## Given records
>>>

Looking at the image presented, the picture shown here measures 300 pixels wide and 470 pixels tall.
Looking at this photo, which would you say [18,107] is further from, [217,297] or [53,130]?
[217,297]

<<<
>>>

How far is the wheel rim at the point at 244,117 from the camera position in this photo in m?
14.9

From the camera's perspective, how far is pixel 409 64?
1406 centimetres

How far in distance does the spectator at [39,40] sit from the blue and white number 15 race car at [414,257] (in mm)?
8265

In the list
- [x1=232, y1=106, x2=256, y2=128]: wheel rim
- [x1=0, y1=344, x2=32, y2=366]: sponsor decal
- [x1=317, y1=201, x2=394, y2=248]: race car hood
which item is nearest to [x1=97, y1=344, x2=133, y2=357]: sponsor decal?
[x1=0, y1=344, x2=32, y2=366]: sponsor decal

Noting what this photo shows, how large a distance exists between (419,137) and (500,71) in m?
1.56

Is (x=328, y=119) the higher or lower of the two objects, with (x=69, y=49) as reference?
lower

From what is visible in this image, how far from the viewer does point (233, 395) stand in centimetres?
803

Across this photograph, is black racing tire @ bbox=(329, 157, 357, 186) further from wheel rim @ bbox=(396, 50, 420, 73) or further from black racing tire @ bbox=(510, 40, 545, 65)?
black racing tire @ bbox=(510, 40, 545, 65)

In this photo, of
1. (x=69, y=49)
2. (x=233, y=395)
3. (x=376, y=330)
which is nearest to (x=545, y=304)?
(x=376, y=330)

<<<
>>>

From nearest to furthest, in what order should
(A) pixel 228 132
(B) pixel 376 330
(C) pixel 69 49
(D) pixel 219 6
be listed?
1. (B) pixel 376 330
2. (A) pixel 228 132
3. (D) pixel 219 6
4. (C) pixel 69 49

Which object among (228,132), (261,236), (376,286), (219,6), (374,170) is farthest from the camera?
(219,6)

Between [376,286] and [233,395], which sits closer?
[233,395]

<<<

## What is being asked
Pull out each line of the records that contains the string "racing". Uppercase and lowercase letters count as different.

## Output
Across this photograph, is black racing tire @ bbox=(329, 157, 357, 186) further from wheel rim @ bbox=(396, 50, 420, 73) or further from black racing tire @ bbox=(510, 40, 545, 65)?
black racing tire @ bbox=(510, 40, 545, 65)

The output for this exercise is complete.